Stored data
────

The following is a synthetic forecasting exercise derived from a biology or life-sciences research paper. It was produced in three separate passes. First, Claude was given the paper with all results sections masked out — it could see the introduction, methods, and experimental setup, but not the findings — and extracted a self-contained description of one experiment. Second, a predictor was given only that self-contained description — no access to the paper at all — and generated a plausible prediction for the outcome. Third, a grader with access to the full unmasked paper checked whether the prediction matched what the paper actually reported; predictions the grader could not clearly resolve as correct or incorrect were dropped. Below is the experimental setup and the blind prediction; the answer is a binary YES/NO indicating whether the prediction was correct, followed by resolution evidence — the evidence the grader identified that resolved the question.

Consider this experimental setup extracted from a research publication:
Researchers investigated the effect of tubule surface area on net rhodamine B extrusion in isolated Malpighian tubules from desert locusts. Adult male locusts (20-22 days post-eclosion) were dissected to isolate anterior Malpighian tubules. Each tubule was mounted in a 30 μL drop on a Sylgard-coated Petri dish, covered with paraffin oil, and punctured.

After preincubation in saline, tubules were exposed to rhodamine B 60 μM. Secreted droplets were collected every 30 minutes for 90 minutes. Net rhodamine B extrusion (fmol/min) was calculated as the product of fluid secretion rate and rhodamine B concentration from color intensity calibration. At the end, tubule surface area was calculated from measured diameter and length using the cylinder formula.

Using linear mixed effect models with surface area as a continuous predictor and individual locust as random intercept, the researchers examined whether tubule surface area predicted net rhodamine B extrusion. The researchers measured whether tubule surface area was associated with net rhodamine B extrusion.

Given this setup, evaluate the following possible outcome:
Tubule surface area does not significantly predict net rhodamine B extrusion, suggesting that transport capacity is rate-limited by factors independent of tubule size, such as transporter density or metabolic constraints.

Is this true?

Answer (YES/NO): NO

────

- _PROBLEM TO WORK ON_
Please give only the number of lines above that contain the word "extrusion".

- _SOLUTION FOR THIS PROBLEM_
4